1streamgraph(file, smooth, minClusterSize)

Embedding a text corpus in 2 dimensions

Meant to be used to visualize a corpus on 2D by embedding a text column using the SentenceTransformer approach of SBERT and UMAP. Time consuming method!

1embeddedTextPlotting(infolderpath, columnName, outpath, umapNeighors)

Clustering texts using SentenceEmbedding

Similar to the above method but extended to help finding large scale structures of a given text corpus. Similar to topic modelling, in addition makes use of HDBSCAN clustering. Reuses previously generated embedding of corpus.

1embeddedTextClustering(
2    infolderpath, columnName, embeddingspath, outpath,
3    umapNeighors, umapComponents, hdbscanMinCluster
4)

See also

HDBSCAN docs

Generate citation and reference tree graph

Using the Dimensions AI dataset, this routine generates a structure starting from a source publications, that represents its references and their references as well as its citations and their citations. With this means, visualizations of it show academic roots and conduits and can display disciplinary pathways.

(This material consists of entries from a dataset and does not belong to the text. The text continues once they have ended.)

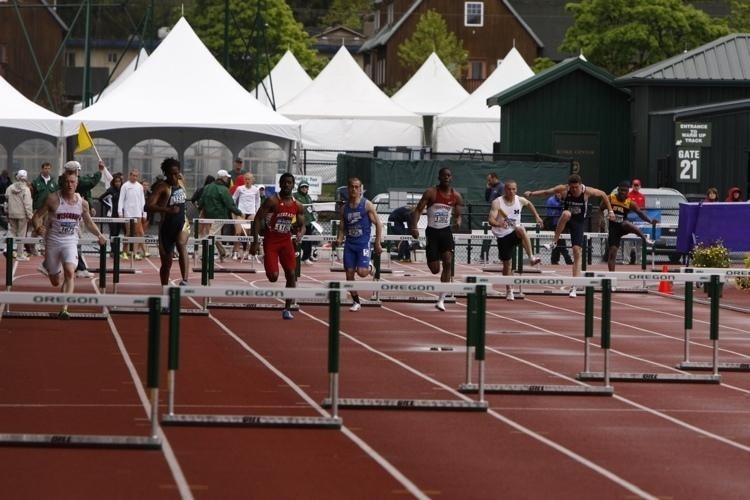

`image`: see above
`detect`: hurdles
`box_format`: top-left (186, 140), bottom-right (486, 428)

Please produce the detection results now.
top-left (70, 217), bottom-right (700, 274)
top-left (0, 291), bottom-right (170, 447)
top-left (374, 235), bottom-right (456, 302)
top-left (110, 235), bottom-right (213, 316)
top-left (291, 235), bottom-right (386, 307)
top-left (318, 280), bottom-right (493, 411)
top-left (204, 234), bottom-right (299, 311)
top-left (575, 270), bottom-right (725, 383)
top-left (453, 233), bottom-right (527, 299)
top-left (457, 275), bottom-right (615, 396)
top-left (1, 236), bottom-right (112, 318)
top-left (583, 231), bottom-right (649, 293)
top-left (511, 232), bottom-right (587, 295)
top-left (160, 285), bottom-right (346, 427)
top-left (675, 266), bottom-right (749, 371)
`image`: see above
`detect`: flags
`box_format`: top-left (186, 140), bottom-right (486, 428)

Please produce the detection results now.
top-left (72, 123), bottom-right (92, 155)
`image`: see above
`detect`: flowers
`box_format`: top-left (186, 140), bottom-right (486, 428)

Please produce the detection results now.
top-left (692, 238), bottom-right (731, 268)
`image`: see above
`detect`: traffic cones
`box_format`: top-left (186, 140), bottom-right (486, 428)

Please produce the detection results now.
top-left (656, 263), bottom-right (675, 295)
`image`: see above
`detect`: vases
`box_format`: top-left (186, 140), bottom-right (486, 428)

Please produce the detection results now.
top-left (704, 282), bottom-right (724, 298)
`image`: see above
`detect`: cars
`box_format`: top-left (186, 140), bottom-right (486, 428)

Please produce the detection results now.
top-left (370, 193), bottom-right (428, 247)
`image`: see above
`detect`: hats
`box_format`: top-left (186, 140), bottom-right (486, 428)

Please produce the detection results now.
top-left (17, 169), bottom-right (28, 179)
top-left (218, 169), bottom-right (232, 179)
top-left (65, 161), bottom-right (82, 170)
top-left (633, 179), bottom-right (641, 186)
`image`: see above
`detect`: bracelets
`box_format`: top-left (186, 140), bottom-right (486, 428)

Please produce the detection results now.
top-left (608, 211), bottom-right (613, 213)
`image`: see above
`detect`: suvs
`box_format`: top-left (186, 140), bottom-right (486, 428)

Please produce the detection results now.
top-left (596, 182), bottom-right (692, 263)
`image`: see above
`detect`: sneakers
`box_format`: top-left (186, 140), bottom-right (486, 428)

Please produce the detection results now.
top-left (569, 286), bottom-right (578, 298)
top-left (349, 301), bottom-right (362, 313)
top-left (434, 298), bottom-right (446, 311)
top-left (36, 263), bottom-right (49, 276)
top-left (504, 288), bottom-right (514, 301)
top-left (641, 238), bottom-right (657, 247)
top-left (543, 241), bottom-right (558, 251)
top-left (57, 309), bottom-right (72, 319)
top-left (529, 255), bottom-right (541, 267)
top-left (282, 309), bottom-right (294, 320)
top-left (16, 254), bottom-right (32, 262)
top-left (76, 270), bottom-right (97, 279)
top-left (111, 250), bottom-right (319, 264)
top-left (368, 263), bottom-right (377, 276)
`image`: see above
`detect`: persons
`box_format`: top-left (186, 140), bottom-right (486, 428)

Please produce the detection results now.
top-left (546, 184), bottom-right (574, 264)
top-left (723, 187), bottom-right (744, 201)
top-left (1, 155), bottom-right (384, 319)
top-left (484, 172), bottom-right (505, 206)
top-left (387, 205), bottom-right (423, 262)
top-left (522, 173), bottom-right (617, 298)
top-left (629, 179), bottom-right (645, 209)
top-left (599, 180), bottom-right (661, 270)
top-left (410, 168), bottom-right (463, 312)
top-left (487, 179), bottom-right (544, 300)
top-left (702, 186), bottom-right (720, 202)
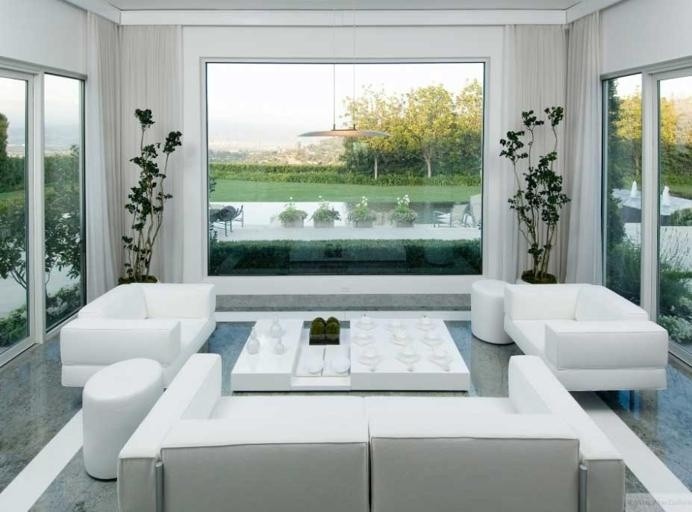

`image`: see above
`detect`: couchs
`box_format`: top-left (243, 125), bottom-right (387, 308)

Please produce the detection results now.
top-left (501, 281), bottom-right (669, 408)
top-left (116, 351), bottom-right (630, 511)
top-left (58, 282), bottom-right (221, 388)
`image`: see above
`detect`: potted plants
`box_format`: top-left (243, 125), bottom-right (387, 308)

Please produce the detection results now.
top-left (500, 105), bottom-right (573, 282)
top-left (117, 107), bottom-right (186, 285)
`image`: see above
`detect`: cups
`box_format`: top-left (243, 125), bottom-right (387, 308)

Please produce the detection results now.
top-left (351, 311), bottom-right (456, 372)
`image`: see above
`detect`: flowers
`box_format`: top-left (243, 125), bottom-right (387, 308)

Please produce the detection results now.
top-left (347, 196), bottom-right (377, 221)
top-left (278, 196), bottom-right (306, 220)
top-left (390, 194), bottom-right (419, 223)
top-left (313, 195), bottom-right (340, 222)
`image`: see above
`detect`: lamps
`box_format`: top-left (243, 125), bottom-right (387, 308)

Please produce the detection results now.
top-left (299, 9), bottom-right (390, 137)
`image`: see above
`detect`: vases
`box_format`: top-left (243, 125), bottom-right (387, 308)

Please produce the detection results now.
top-left (282, 219), bottom-right (304, 226)
top-left (396, 219), bottom-right (415, 227)
top-left (354, 219), bottom-right (373, 229)
top-left (314, 220), bottom-right (334, 228)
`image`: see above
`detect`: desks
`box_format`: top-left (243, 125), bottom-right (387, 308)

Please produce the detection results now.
top-left (79, 361), bottom-right (168, 482)
top-left (471, 279), bottom-right (519, 346)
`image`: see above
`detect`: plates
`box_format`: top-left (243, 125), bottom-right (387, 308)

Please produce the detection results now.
top-left (304, 354), bottom-right (324, 374)
top-left (331, 356), bottom-right (350, 373)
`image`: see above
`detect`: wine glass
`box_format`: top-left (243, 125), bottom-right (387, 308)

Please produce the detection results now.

class semanticlayertools.visual.citationnet.GenerateTree(verbose: bool = False, api_key='')

Generate tree for citationent visualization.

For a given input document, its references and citations are evaluated. In a second step, citations of citations and references of references are extracted. This information is used to generate a tree like network for visualization.

_cleanTitleString(row)

Clean non-JSON characters from titles.

Removes newline characters, double backslashes and quoted ‘”’.

_editDF(inputdf, dftype='cite_l1', level2List=None)

Return reformated dataframe.

_formatFOR(row)

Format existing FOR codes.

Each publication has a total value of one. Only first level parts of codes are counted. If no FOR code exist, return ‘00:1’.

Example: “02, 0201, 0204, 06” yields “02:0.75;06:025”

_getMissing(idlist)

Get metadata for second level reference nodes.

generateNetworkFiles(outfolder)

Generates JSON with nodes and edges lists.

query(startDoi='', citationLimit=100)

Return all links as dataframe.

Plotting routines for 3D and stream- graphs

A 3d routine generates multiplex or multilayer network plots from sets of dataframes. Uses edge bundling for more clear visuals and allows manual setting of cluster colors.

Another routine creates 3D graphs for clustered centralities measures.

To compare found time cluster a third routine plots streamgraphs of the clustersizes across time.